Source extract =
# my husband has issues with my son



## opicka (Oct 24, 2010)

Hello, I have been married for 5 years and I have a son who is 14 now. My husband for whom my son is a stepson has some issues with my son. Sometimes he is cold to him and ignores him when we are having dinner or when we are speaking together. This is hurtful to me although I found out that my son is quite fine with that. He is very mature for his age. My son loves my husband now, calls him dad and is happy. On the other hand my husband has this strange coldeness towards my son and he also did not adopt him which is what I hoped for. That hurts me too. I am not sure how to approach this. Do you think there is something that can be done improve this situation? I am not sure what to do.


----------



## greeneyeddolphin (May 31, 2010)

Why don't you ask him what's up with it all? Just sit him down and calmly describe the things that are bothering you and ask him to explain to you his thoughts and feelings on those behaviors. You may find there is something going on there between him and your son that you're not aware of. Or it might just be the kind of relationship they've developed and are fine with.

Problem description =
In the forum thread above, what does the son call his stepfather?

Extracted material =
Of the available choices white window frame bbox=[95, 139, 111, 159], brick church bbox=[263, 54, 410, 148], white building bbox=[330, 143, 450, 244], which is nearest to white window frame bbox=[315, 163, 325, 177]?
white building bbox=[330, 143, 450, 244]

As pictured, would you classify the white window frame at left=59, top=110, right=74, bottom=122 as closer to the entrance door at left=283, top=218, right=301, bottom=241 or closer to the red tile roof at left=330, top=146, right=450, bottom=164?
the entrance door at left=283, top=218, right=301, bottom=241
--
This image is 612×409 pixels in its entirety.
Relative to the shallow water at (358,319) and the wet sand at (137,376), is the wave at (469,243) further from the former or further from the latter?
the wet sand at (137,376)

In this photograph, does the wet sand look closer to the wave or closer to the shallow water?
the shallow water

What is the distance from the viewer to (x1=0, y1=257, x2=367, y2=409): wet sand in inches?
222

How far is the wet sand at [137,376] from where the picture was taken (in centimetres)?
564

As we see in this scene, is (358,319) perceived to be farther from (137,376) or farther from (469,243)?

Answer to the task =
He calls him dad.